Anti-Russian rhetoric in the West continues and does not seem to stop. US President Barack Obama said not that long ago that the Russian economy was in tatters. However, the real state of affairs differs a lot from what Obama says. There were outstanding provocations made to break Russia - suffice it to recollect the downing of the Boeing 777 over Ukraine. Scientist of politics Sergei Mikheyev believes that there is another provocation in store for Russia this summer.
"US President Obama said that the Russian economy was going to collapse. Can it happen indeed?"
"No, Russia is too big a country to fall apart just like that for economic reasons. The Russian Empire and the Soviet Union did not collapse for economic reasons. It was political reasons that triggered the collapse of both the Russian Empire and the Soviet Union in 1917 and 1991. Economic factors were only in the background. Destroying Russia economically is impossible. After all, the Americans were hoping that the worsening of the economic situation in Russia would undermine people's trust in the Russian leadership. The Americans want waves of protest actions in Russia, although they are not likely to happen soon. Russian people are ready to restrict consumption."
"The state of affairs in several countries is a lot worse. Greek Prime Minister Alexis Tsipras has recently had a meting with Russian President Putin in Moscow. Do you think it is possible to exclude Greece from the eurozone?
"Of course, Brussels is worried about Greece. The decision-making mechanism in the European Union provides for a unanimous vote on important issues.
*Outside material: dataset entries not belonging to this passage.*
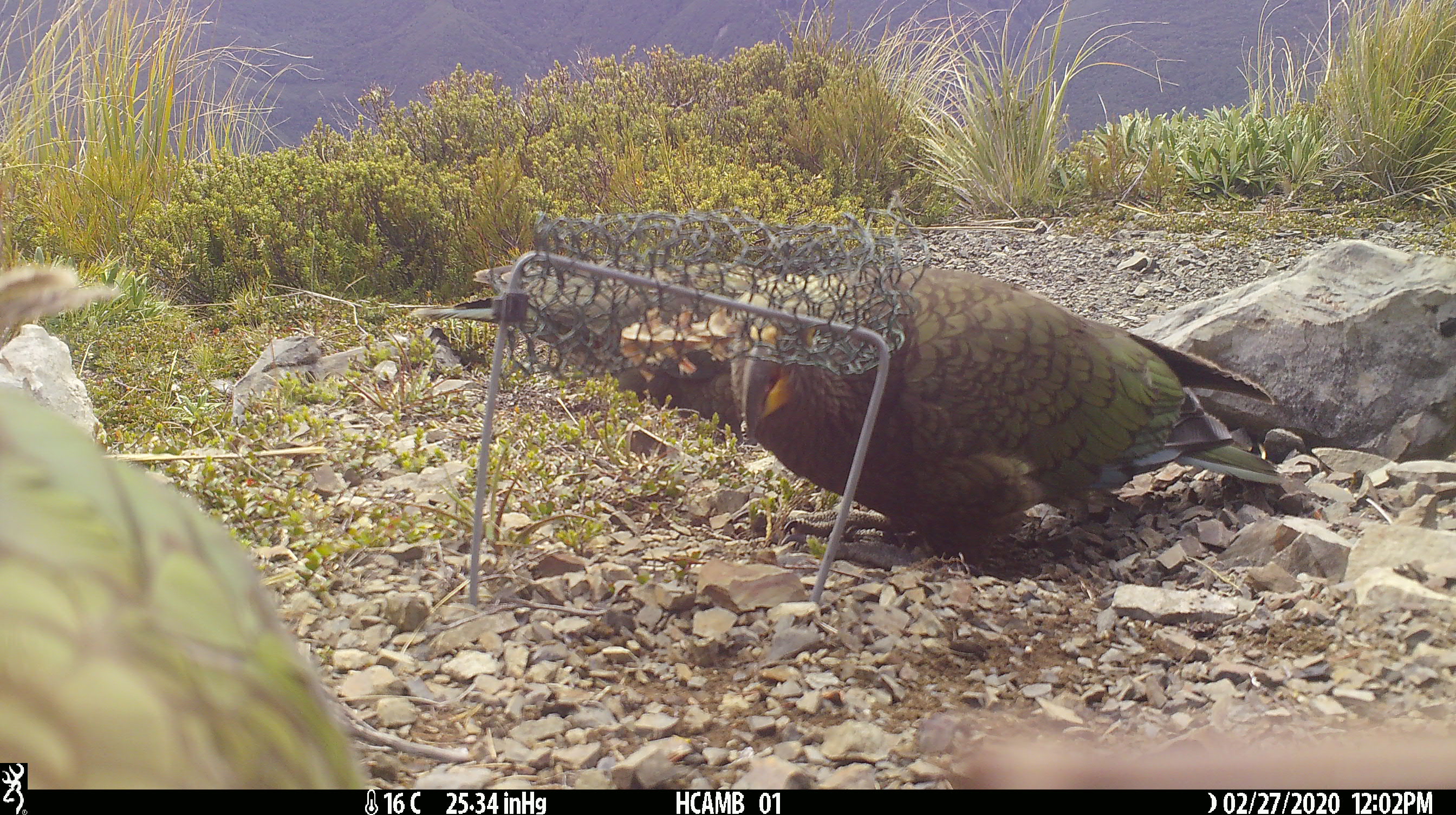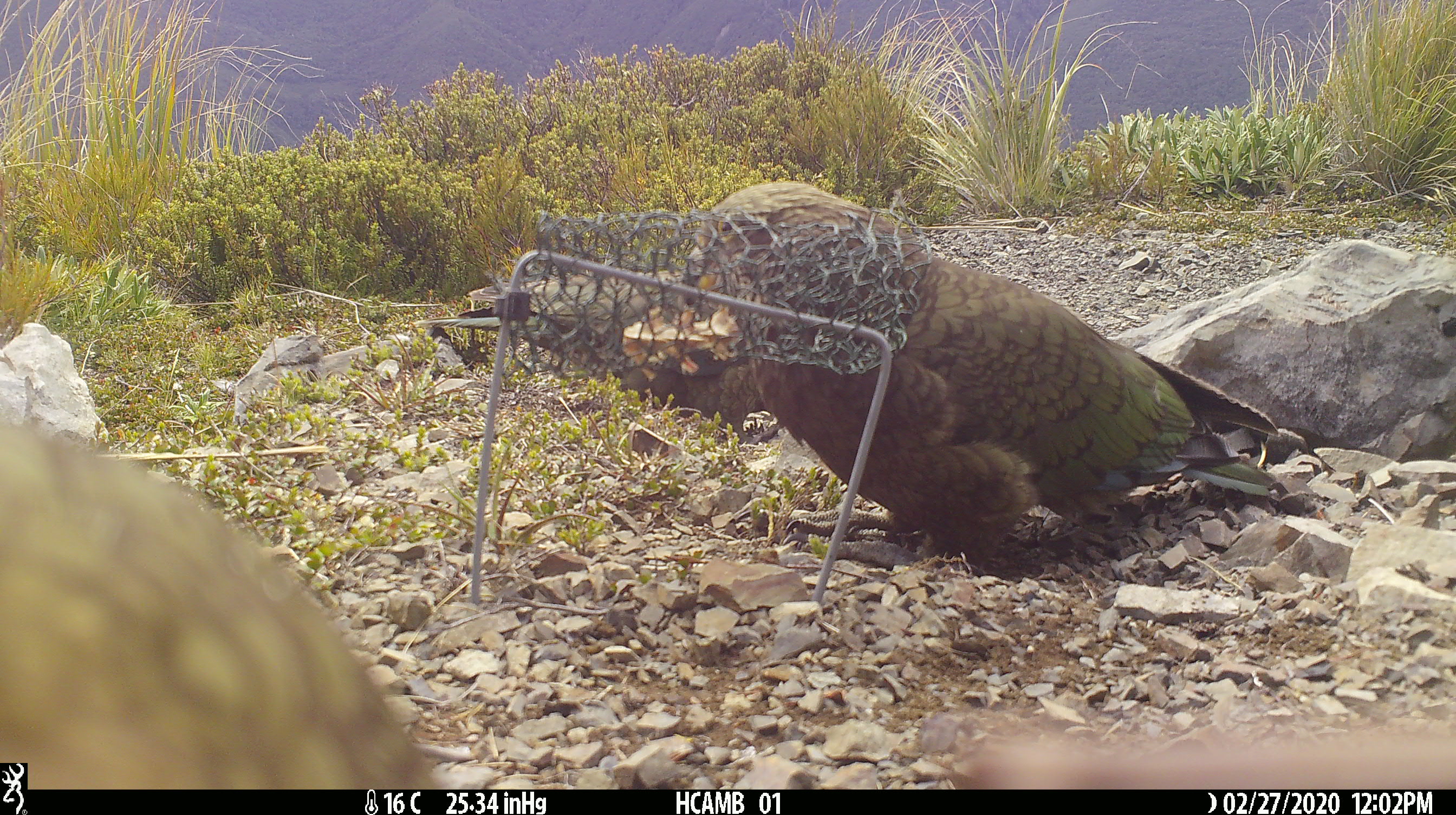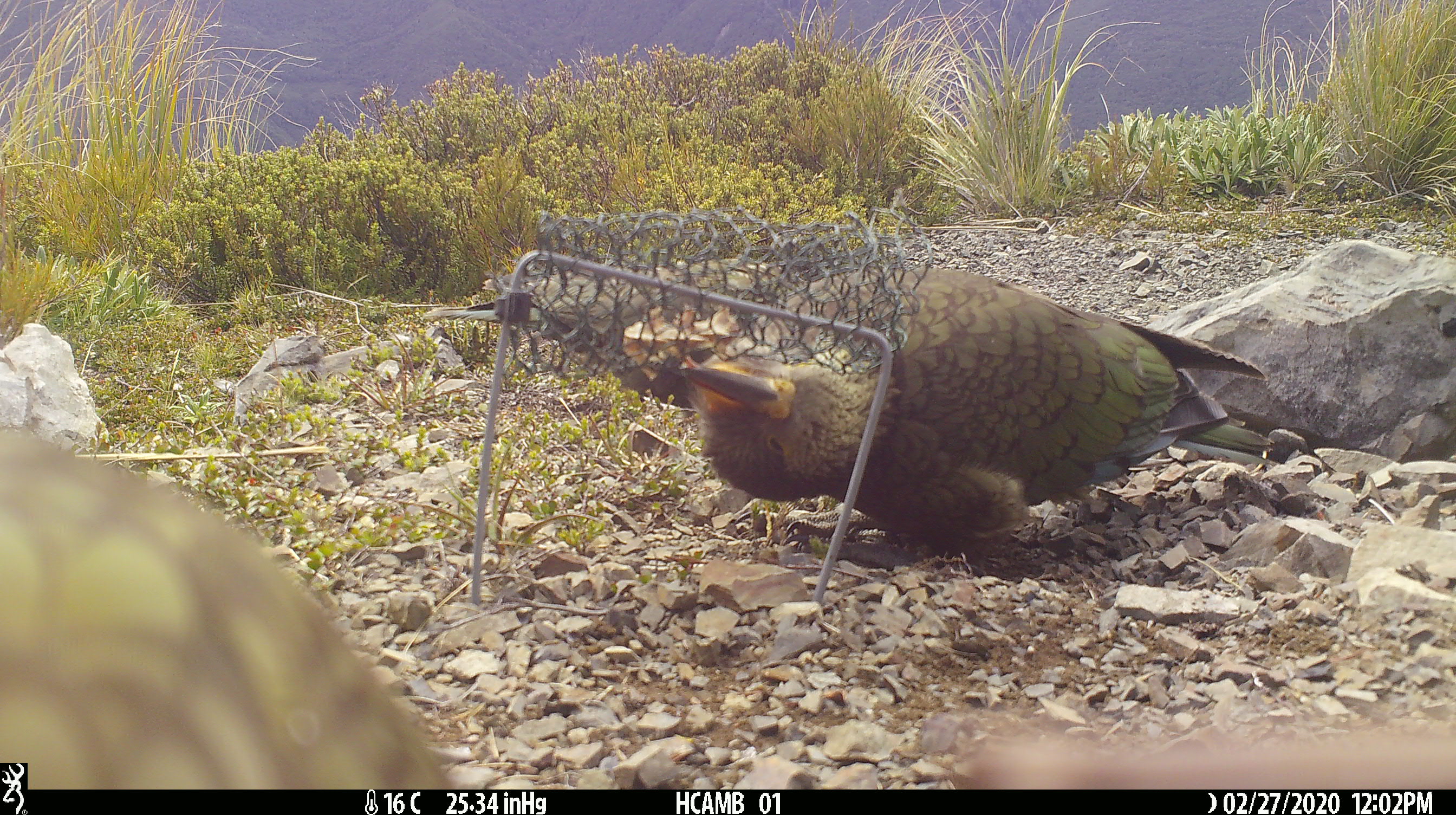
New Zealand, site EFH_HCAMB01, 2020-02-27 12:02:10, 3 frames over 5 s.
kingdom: Animalia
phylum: Chordata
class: Aves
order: Psittaciformes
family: Strigopidae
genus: Nestor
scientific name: Nestor notabilis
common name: kea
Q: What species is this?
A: Kea (Nestor notabilis).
For example, should Greece vote against anti-Russian sanctions in June, there will be no sanctions approved against Russia then.
"Tsipras can speak for the interests of a certain part of European political and business elites that were making big money in Russia.
"The Americans understand this and so do their European allies. What if Russia agrees to lift the embargo on the delivery of Greek food products and Greece votes not to prolong sanctions against Russia? With Tsipras, European officials are using the policy of carrots and sticks now."
"When SYRIZA came to power, the Greeks said that they would come out of the eurozone themselves. Is it a punishment or an achievement then?"
"That was a part of the game of elections. They always promise one thing at elections, but when it comes to real action afterwards, they very often work contrary to those promises. I do not think that the Greek elite is looking forward to the day when they can all bid farewell to the euro. However, it could be possible. That would be a good deal for Tsipras to make with Putin.
"The Americans and their close friends, like the Poles, would be infuriated. Ukraine would lose its mind. However, I do not believe in this. Most likely, they will stage another provocation in the Donbass this summer, as it was the case with the downed Boeing plane that helped approve an extensive package of sanctions against Russia. They can do it again not to let Greece or any other country stand up against sanctions."
"Hasn't the world understood what the monstrous provocation with the passenger plane was for? They immediately accused Russia of the crash, but it has been a year since the tragedy, and they have failed to provide once single evidence."
"Some people may have understood that, some others will come to understand this later. In the West, information control is very strong, and many people do not know anything at all about such events.
"Here is a story from my personal practice. In November, I was contacted by representatives from a respectable Italian publication, who asked me to write an article about the history and prospects of relations between Russia and the West. I wrote the article, in which I tried to convince Italian readers to run a more independent policy. I wrote the piece back in November. I have not heard from the publication since then. I wrote to them in February. It took them long to respond, and they finally said that my article was no longer relevant due to the Charlie Hebdo attacks. That was the most ridiculous explanation that one could ever come up with.
"In the Baltic countries, local politicians keep telling tales of empty Russian stores, and it works, even though many people in the Baltic States know Russian. In Germany, France or England, people just read newspapers or watch TV, where they are told over and over again that everything is very bad in Russia. They believe what they hear. That's it."